The old castle kitchen where nucleic acid was first isolated is considered the "cradle of biochemistry."  


In addition to its other museum and collections, Hohentübingen Castle houses the Schlosslabor, a unique collection of 19th-century objects, apparatuses, and compound samples related to early biochemistry. The collection is tucked within the castle’s old kitchen, which, for good reason, has been dubbed the “cradle of biochemistry.”

The highlight of the exhibition is the original test tube containing a probe of pure “Nuclein,” which was actually the nucleic acids RNA and DNA, the basis of modern molecular biology and medicine. Friedrich Miescher extracted it in 1869 from the nuclei of white blood cells by processing an entire ton of purulent gauze dressings.
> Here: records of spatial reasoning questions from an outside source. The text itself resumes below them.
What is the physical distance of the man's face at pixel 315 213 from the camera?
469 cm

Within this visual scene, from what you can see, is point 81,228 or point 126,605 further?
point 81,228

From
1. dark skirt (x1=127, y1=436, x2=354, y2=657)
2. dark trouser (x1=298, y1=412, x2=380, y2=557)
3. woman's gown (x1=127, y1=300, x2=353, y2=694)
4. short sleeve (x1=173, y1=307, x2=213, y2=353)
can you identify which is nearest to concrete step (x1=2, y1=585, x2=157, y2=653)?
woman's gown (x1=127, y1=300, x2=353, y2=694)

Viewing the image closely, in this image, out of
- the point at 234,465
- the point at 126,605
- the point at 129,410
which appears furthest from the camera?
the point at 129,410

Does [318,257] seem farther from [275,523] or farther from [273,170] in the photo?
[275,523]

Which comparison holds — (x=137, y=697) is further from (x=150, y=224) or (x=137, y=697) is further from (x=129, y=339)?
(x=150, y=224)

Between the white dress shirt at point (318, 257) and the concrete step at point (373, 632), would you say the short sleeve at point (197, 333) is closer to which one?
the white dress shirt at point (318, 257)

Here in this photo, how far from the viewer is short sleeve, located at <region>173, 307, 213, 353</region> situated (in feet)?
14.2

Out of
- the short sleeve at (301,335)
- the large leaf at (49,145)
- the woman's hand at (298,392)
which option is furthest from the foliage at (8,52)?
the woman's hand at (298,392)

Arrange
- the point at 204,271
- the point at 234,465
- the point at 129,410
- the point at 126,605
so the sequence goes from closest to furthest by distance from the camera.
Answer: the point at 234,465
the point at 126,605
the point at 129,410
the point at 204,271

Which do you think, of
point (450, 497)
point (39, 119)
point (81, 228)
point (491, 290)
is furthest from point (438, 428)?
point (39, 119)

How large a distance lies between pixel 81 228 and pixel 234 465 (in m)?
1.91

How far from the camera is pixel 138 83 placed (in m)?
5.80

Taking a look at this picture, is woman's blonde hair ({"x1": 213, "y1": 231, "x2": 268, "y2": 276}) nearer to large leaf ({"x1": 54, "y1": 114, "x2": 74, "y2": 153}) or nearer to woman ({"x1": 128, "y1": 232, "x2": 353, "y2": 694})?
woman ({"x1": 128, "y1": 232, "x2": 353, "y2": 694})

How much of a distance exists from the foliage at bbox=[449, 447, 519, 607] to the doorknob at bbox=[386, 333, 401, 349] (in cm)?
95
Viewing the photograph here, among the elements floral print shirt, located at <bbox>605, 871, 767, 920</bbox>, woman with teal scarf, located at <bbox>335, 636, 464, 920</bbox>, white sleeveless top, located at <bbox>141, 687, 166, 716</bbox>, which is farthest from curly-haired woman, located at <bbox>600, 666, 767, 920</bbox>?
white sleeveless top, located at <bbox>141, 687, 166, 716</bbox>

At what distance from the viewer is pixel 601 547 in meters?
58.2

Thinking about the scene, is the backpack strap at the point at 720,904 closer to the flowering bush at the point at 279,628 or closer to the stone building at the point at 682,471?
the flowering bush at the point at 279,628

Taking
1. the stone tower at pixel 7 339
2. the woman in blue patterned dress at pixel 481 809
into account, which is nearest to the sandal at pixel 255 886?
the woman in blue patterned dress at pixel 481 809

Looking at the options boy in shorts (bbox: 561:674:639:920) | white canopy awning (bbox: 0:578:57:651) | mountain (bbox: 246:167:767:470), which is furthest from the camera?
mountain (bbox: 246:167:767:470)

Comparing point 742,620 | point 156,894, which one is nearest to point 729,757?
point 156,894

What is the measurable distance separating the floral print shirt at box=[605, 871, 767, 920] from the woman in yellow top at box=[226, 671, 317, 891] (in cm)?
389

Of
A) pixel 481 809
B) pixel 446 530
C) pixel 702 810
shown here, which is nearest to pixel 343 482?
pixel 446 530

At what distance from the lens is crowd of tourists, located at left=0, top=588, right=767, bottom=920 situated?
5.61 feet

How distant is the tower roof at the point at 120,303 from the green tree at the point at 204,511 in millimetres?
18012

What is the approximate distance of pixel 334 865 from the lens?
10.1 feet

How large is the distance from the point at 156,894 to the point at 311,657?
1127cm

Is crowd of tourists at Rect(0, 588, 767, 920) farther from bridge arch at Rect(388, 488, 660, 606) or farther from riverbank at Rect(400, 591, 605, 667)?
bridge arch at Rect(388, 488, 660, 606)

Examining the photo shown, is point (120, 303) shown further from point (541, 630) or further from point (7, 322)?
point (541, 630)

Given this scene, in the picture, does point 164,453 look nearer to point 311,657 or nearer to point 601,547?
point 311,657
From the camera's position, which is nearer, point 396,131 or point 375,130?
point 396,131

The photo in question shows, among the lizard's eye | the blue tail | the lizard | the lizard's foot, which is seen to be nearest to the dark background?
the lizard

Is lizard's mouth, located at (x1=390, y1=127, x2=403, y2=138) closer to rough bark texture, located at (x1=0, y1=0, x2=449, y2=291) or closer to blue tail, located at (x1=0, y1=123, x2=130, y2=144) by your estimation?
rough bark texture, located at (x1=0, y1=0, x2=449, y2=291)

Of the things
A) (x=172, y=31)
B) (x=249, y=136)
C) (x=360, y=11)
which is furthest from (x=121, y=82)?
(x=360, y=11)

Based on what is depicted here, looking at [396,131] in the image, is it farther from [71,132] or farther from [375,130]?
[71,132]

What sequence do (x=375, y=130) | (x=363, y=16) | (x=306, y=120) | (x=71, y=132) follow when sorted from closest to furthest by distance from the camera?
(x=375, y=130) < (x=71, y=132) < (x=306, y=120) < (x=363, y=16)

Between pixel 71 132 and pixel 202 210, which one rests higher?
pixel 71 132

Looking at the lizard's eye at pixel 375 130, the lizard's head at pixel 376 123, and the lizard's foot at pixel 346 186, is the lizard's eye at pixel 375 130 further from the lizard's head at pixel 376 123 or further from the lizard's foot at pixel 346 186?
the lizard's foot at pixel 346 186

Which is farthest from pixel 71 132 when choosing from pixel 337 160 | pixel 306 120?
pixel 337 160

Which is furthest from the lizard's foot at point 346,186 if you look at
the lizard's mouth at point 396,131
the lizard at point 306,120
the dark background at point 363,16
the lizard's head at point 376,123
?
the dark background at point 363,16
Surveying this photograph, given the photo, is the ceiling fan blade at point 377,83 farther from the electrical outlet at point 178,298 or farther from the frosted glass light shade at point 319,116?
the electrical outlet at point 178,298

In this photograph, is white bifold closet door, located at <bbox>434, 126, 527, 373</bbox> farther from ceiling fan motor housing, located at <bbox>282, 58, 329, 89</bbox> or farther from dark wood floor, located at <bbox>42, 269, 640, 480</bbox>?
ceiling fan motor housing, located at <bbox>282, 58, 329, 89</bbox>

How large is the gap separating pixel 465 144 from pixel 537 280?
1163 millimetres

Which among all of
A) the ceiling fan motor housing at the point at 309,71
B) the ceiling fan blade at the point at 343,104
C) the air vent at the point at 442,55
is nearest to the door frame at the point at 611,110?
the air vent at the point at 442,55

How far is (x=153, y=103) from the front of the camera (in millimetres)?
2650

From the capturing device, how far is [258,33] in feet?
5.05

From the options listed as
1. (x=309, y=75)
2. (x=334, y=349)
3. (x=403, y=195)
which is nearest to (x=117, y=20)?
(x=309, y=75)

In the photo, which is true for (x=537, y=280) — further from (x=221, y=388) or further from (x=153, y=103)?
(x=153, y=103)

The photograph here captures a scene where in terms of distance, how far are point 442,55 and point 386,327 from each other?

Thanks to his incredible discovery, Miescher became famous and cemented his legacy among the pioneers of modern biochemistry. The University of Tübingen later became a well-known research center in this field.

The fact that the former laboratory was set up in the kitchen was no coincidence. Chemistry—especially biochemistry—was still a rather young science in the early 19th century. It was considered to be a service science to medicine, especially in places like Tübingen, where the humanities were extremely dominant in academic culture.

Know Before You Go

The museum is open Wednesday through Sunday from 10 a.m. to 5 p.m. Note that on Thursdays, it actually stays open until 7 p.m.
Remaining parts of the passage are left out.